* Document passage:

+-------+

3 turnovers inside the redzone is not a "close call"?


----------



## Throwback (Sep 4, 2014)

RipperIII said:


> 3 turnovers inside the redzone is not a "close call"?



it is in PAC 12 football

T


----------



## atlashunter (Sep 5, 2014)

Madsnooker said:


> I'm going to have to jump in here. JJ, this was your best post as it was not your thoughts but cut and paste. It did show some very good facts that sec fans simply can't argue? I also went back and looked and over half of those games were played by teams evenly matched as far as pecking order in conference.
> 
> With that said, it does show what I have always argued here, that conferences are much closer in strength than fans want to believe. The sec/big head to head bowl record since the BCS started proves just that. What the sec did with the NC streak was impressive although many of those games could have went the other way. Still impressive and I tip my hat to that accomplishment!!!
> 
> ...



Unless those programs were the same after going into the SEC as they were before we really can't claim that 2 middle of the road Big 12 teams competed with the SEC. I know in the case of A&M from the first year in the SEC it was a different team. Without Manziel and Sumlin and Kingsbury they wouldn't have had the success they did. With Manziel and Sumlin and Kingsbury they wouldn't have been a middle of the pack team in the Big 12. I think those who suggest that their success reflects poorly on the SEC aren't seeing the full picture.

+-------+

* Short exercise a:
Say whether each statement agrees with the football forum thread, answering yes or no and quoting the words of the thread that decide it. (i) Throwback says three turnovers inside the red zone counts as a close call in PAC 12 football. (ii) atlashunter says A&M was a different team from its first year in the SEC. (iii) Madsnooker says conferences are much further apart in strength than fans want to believe.
The records that follow are unrelated to the football forum thread.

+-------+

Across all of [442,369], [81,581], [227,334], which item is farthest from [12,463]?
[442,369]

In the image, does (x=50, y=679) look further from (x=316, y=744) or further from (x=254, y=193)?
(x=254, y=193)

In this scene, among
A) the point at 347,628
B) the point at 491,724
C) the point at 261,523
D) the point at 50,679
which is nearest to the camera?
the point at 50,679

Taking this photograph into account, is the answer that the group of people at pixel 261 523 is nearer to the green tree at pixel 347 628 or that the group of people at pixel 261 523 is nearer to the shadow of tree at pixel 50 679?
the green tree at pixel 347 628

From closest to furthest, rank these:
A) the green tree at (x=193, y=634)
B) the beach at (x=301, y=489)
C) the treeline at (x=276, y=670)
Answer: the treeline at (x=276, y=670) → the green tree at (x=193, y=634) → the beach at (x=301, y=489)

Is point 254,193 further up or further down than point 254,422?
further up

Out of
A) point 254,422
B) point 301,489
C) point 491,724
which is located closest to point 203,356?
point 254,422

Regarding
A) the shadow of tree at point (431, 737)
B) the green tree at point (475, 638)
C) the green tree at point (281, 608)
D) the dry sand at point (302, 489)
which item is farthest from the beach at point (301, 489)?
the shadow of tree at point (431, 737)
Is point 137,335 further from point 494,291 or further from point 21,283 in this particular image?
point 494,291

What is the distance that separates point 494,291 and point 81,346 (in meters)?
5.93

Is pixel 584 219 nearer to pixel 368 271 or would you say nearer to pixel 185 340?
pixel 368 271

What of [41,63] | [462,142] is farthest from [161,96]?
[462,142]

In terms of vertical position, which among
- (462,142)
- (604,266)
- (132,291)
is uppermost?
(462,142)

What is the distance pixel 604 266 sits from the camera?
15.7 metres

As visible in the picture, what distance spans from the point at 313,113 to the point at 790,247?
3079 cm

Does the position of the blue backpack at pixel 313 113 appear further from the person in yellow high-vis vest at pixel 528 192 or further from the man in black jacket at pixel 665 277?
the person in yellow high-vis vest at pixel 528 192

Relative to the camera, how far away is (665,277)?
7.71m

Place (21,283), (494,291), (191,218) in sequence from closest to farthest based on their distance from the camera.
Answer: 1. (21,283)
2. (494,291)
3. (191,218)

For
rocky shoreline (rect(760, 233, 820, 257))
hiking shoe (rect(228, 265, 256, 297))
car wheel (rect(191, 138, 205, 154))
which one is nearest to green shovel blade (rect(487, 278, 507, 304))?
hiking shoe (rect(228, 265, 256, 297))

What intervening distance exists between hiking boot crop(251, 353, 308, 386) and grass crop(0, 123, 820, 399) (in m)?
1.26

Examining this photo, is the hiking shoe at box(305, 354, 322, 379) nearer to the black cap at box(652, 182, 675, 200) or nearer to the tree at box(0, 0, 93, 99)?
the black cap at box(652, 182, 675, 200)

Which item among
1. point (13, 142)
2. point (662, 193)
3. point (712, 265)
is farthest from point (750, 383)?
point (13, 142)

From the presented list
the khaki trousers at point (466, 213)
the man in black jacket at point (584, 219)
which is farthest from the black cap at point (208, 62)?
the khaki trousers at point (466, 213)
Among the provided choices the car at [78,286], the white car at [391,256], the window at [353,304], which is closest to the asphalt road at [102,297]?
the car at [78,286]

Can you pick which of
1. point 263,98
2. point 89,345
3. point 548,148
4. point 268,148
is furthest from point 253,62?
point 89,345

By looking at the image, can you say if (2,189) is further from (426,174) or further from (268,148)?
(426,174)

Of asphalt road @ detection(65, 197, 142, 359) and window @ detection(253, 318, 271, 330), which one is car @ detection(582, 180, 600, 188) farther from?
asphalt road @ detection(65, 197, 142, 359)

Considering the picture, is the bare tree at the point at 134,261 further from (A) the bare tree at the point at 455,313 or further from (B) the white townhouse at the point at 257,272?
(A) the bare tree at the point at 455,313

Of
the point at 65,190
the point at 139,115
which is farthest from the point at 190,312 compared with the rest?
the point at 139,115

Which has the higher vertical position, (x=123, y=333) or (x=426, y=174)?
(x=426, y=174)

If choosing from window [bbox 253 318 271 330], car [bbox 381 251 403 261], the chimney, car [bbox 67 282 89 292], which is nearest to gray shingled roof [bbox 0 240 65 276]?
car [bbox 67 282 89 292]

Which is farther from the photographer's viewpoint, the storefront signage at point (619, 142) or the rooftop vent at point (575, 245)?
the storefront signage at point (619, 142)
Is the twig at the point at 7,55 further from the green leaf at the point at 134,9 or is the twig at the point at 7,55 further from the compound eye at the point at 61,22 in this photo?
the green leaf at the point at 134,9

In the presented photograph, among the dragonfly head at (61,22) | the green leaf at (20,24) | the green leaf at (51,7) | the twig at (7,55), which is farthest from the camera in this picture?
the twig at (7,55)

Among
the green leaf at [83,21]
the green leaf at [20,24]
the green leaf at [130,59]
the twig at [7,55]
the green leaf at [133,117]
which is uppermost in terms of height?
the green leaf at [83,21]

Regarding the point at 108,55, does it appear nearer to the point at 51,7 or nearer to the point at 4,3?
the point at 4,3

+-------+

* Short exercise b:
Format part of the records as a JSON list of strings, one string per line and with blank lines omitted. Begin at the line of the records that contains "Regarding the point", and stop at the end of the records.

* Problem solution a:
(i) Yes: "it is in PAC 12 football"
(ii) Yes: "I know in the case of A&M from the first year in the SEC it was a different team."
(iii) No: "conferences are much closer in strength than fans want to believe"

* Problem solution b:
[
  "Regarding the point at 108,55, does it appear nearer to the point at 51,7 or nearer to the point at 4,3?",
  "the point at 4,3"
]